A: I’d like to open my response with a poem taken from Richard Brautigan, “Haiku Ambulance” from The Pill Versus the Springhill Mine Disaster:
A piece of green pepper
fell
off the wooden salad bowl:
so what?
Brautigan’s point, if I may be so bold, was to illustrate that unless poetry evokes some kind of emotional response from the reader it’s pretty worthless. At least, it doesn’t for you. Or maybe the poem’s good and the problem is you. I know, ouch, right?
The problem (and it’s not really a problem, but anywho) with most humanities classes is that, if you’re majoring in, say, math, it doesn’t initially appear to have a great deal of “real world” applicability for you. Of course, the same is true in reverse – a dance major doesn’t need physics. But, with a few rare exceptions, we make you explore the Arts or the Sciences anyway. It’s to broaden your horizons and send you out into the world a more well-rounded individual. So the math major learns to view dense poetry like she would a difficult proof and the poet draws inspiration from the biological function of cells.

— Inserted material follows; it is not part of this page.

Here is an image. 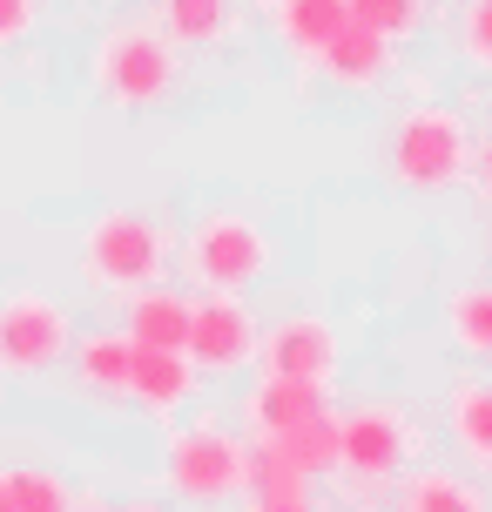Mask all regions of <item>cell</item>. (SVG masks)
Masks as SVG:
<instances>
[{"label":"cell","instance_id":"cell-20","mask_svg":"<svg viewBox=\"0 0 492 512\" xmlns=\"http://www.w3.org/2000/svg\"><path fill=\"white\" fill-rule=\"evenodd\" d=\"M452 337H459L466 358H492V290L486 283H472V290L452 297Z\"/></svg>","mask_w":492,"mask_h":512},{"label":"cell","instance_id":"cell-24","mask_svg":"<svg viewBox=\"0 0 492 512\" xmlns=\"http://www.w3.org/2000/svg\"><path fill=\"white\" fill-rule=\"evenodd\" d=\"M34 27V0H0V48H14Z\"/></svg>","mask_w":492,"mask_h":512},{"label":"cell","instance_id":"cell-5","mask_svg":"<svg viewBox=\"0 0 492 512\" xmlns=\"http://www.w3.org/2000/svg\"><path fill=\"white\" fill-rule=\"evenodd\" d=\"M162 472H169V486H176L182 499H196V506L236 499L243 479H250V445L236 432H223V425H189V432L169 438Z\"/></svg>","mask_w":492,"mask_h":512},{"label":"cell","instance_id":"cell-26","mask_svg":"<svg viewBox=\"0 0 492 512\" xmlns=\"http://www.w3.org/2000/svg\"><path fill=\"white\" fill-rule=\"evenodd\" d=\"M0 512H14V499H7V472H0Z\"/></svg>","mask_w":492,"mask_h":512},{"label":"cell","instance_id":"cell-9","mask_svg":"<svg viewBox=\"0 0 492 512\" xmlns=\"http://www.w3.org/2000/svg\"><path fill=\"white\" fill-rule=\"evenodd\" d=\"M257 364L270 378L331 384L337 378V331L324 317H284L277 331H257Z\"/></svg>","mask_w":492,"mask_h":512},{"label":"cell","instance_id":"cell-7","mask_svg":"<svg viewBox=\"0 0 492 512\" xmlns=\"http://www.w3.org/2000/svg\"><path fill=\"white\" fill-rule=\"evenodd\" d=\"M182 358L196 371H243L257 364V317L243 304V290H209L189 297V331H182Z\"/></svg>","mask_w":492,"mask_h":512},{"label":"cell","instance_id":"cell-6","mask_svg":"<svg viewBox=\"0 0 492 512\" xmlns=\"http://www.w3.org/2000/svg\"><path fill=\"white\" fill-rule=\"evenodd\" d=\"M412 452H418V425L405 405H358L337 418V472H351V479L385 486L412 465Z\"/></svg>","mask_w":492,"mask_h":512},{"label":"cell","instance_id":"cell-10","mask_svg":"<svg viewBox=\"0 0 492 512\" xmlns=\"http://www.w3.org/2000/svg\"><path fill=\"white\" fill-rule=\"evenodd\" d=\"M311 68H317V75H331L337 88H371V81H385V75H391V41L344 14V27H337L324 48H317Z\"/></svg>","mask_w":492,"mask_h":512},{"label":"cell","instance_id":"cell-2","mask_svg":"<svg viewBox=\"0 0 492 512\" xmlns=\"http://www.w3.org/2000/svg\"><path fill=\"white\" fill-rule=\"evenodd\" d=\"M162 263H169V236L149 223V216H135V209H108L95 216V230L81 236V277L95 283V290H142V283L162 277Z\"/></svg>","mask_w":492,"mask_h":512},{"label":"cell","instance_id":"cell-3","mask_svg":"<svg viewBox=\"0 0 492 512\" xmlns=\"http://www.w3.org/2000/svg\"><path fill=\"white\" fill-rule=\"evenodd\" d=\"M176 75H182V54L156 21L115 27V34H102V48H95V88H102L108 102H129V108L162 102Z\"/></svg>","mask_w":492,"mask_h":512},{"label":"cell","instance_id":"cell-11","mask_svg":"<svg viewBox=\"0 0 492 512\" xmlns=\"http://www.w3.org/2000/svg\"><path fill=\"white\" fill-rule=\"evenodd\" d=\"M182 331H189V297L182 290H169L162 277L129 290V324H122V337H129L135 351H182Z\"/></svg>","mask_w":492,"mask_h":512},{"label":"cell","instance_id":"cell-14","mask_svg":"<svg viewBox=\"0 0 492 512\" xmlns=\"http://www.w3.org/2000/svg\"><path fill=\"white\" fill-rule=\"evenodd\" d=\"M270 21L297 61H317V48L344 27V0H270Z\"/></svg>","mask_w":492,"mask_h":512},{"label":"cell","instance_id":"cell-16","mask_svg":"<svg viewBox=\"0 0 492 512\" xmlns=\"http://www.w3.org/2000/svg\"><path fill=\"white\" fill-rule=\"evenodd\" d=\"M75 364H81V384L88 391H108V398H129V371H135V344L115 331H95L75 344Z\"/></svg>","mask_w":492,"mask_h":512},{"label":"cell","instance_id":"cell-25","mask_svg":"<svg viewBox=\"0 0 492 512\" xmlns=\"http://www.w3.org/2000/svg\"><path fill=\"white\" fill-rule=\"evenodd\" d=\"M243 512H324V506H317L311 492H290V499H270V492H250V506H243Z\"/></svg>","mask_w":492,"mask_h":512},{"label":"cell","instance_id":"cell-21","mask_svg":"<svg viewBox=\"0 0 492 512\" xmlns=\"http://www.w3.org/2000/svg\"><path fill=\"white\" fill-rule=\"evenodd\" d=\"M344 14H351V21H364L371 34H385L391 48H398L405 34H418V27H425V0H344Z\"/></svg>","mask_w":492,"mask_h":512},{"label":"cell","instance_id":"cell-15","mask_svg":"<svg viewBox=\"0 0 492 512\" xmlns=\"http://www.w3.org/2000/svg\"><path fill=\"white\" fill-rule=\"evenodd\" d=\"M230 14H236V0H162L156 27L176 48H209V41L230 34Z\"/></svg>","mask_w":492,"mask_h":512},{"label":"cell","instance_id":"cell-27","mask_svg":"<svg viewBox=\"0 0 492 512\" xmlns=\"http://www.w3.org/2000/svg\"><path fill=\"white\" fill-rule=\"evenodd\" d=\"M68 512H115V506H95V499H88V506H68Z\"/></svg>","mask_w":492,"mask_h":512},{"label":"cell","instance_id":"cell-4","mask_svg":"<svg viewBox=\"0 0 492 512\" xmlns=\"http://www.w3.org/2000/svg\"><path fill=\"white\" fill-rule=\"evenodd\" d=\"M182 263H189V283H196V290H250L257 277H270V236H263V223H250V216L216 209V216H203V223L189 230Z\"/></svg>","mask_w":492,"mask_h":512},{"label":"cell","instance_id":"cell-13","mask_svg":"<svg viewBox=\"0 0 492 512\" xmlns=\"http://www.w3.org/2000/svg\"><path fill=\"white\" fill-rule=\"evenodd\" d=\"M129 398H142L149 411H182L196 398V364L182 351H135V371H129Z\"/></svg>","mask_w":492,"mask_h":512},{"label":"cell","instance_id":"cell-22","mask_svg":"<svg viewBox=\"0 0 492 512\" xmlns=\"http://www.w3.org/2000/svg\"><path fill=\"white\" fill-rule=\"evenodd\" d=\"M7 499L14 512H68V486L54 472H7Z\"/></svg>","mask_w":492,"mask_h":512},{"label":"cell","instance_id":"cell-1","mask_svg":"<svg viewBox=\"0 0 492 512\" xmlns=\"http://www.w3.org/2000/svg\"><path fill=\"white\" fill-rule=\"evenodd\" d=\"M472 162V128L452 115V108H405L398 128H391V176L432 196V189H452Z\"/></svg>","mask_w":492,"mask_h":512},{"label":"cell","instance_id":"cell-8","mask_svg":"<svg viewBox=\"0 0 492 512\" xmlns=\"http://www.w3.org/2000/svg\"><path fill=\"white\" fill-rule=\"evenodd\" d=\"M68 344H75V324H68V310L54 304V297L14 290V297L0 304V371H7V378L48 371Z\"/></svg>","mask_w":492,"mask_h":512},{"label":"cell","instance_id":"cell-28","mask_svg":"<svg viewBox=\"0 0 492 512\" xmlns=\"http://www.w3.org/2000/svg\"><path fill=\"white\" fill-rule=\"evenodd\" d=\"M129 512H169V506H129Z\"/></svg>","mask_w":492,"mask_h":512},{"label":"cell","instance_id":"cell-23","mask_svg":"<svg viewBox=\"0 0 492 512\" xmlns=\"http://www.w3.org/2000/svg\"><path fill=\"white\" fill-rule=\"evenodd\" d=\"M459 48L472 68H492V0H466L459 7Z\"/></svg>","mask_w":492,"mask_h":512},{"label":"cell","instance_id":"cell-18","mask_svg":"<svg viewBox=\"0 0 492 512\" xmlns=\"http://www.w3.org/2000/svg\"><path fill=\"white\" fill-rule=\"evenodd\" d=\"M263 445H277L304 479H324V472H337V411H317V418H304V425H290V432L263 438Z\"/></svg>","mask_w":492,"mask_h":512},{"label":"cell","instance_id":"cell-12","mask_svg":"<svg viewBox=\"0 0 492 512\" xmlns=\"http://www.w3.org/2000/svg\"><path fill=\"white\" fill-rule=\"evenodd\" d=\"M317 411H331V405H324V384H311V378H270V371H263V384L243 398V418H250L257 438H277V432H290V425L317 418Z\"/></svg>","mask_w":492,"mask_h":512},{"label":"cell","instance_id":"cell-19","mask_svg":"<svg viewBox=\"0 0 492 512\" xmlns=\"http://www.w3.org/2000/svg\"><path fill=\"white\" fill-rule=\"evenodd\" d=\"M398 512H486V492L472 486V479H459V472L432 465V472H418L412 486H405Z\"/></svg>","mask_w":492,"mask_h":512},{"label":"cell","instance_id":"cell-17","mask_svg":"<svg viewBox=\"0 0 492 512\" xmlns=\"http://www.w3.org/2000/svg\"><path fill=\"white\" fill-rule=\"evenodd\" d=\"M452 438H459V452H466L472 472L492 465V384L466 378L452 391Z\"/></svg>","mask_w":492,"mask_h":512}]
</instances>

For your more specific problem – finding personal buy-in for a course that holds little interest (in this case poetry) – I’d say you need to create a personal connection on your own. I would say that, but it’s kind of a cop out. The truth is you’re probably going to just have to slog through it, but just maybe you’ll find meaning in it. Give Keats a shot – he’s pretty accessible. And if that fails, Dr. Seuss is technically a poet.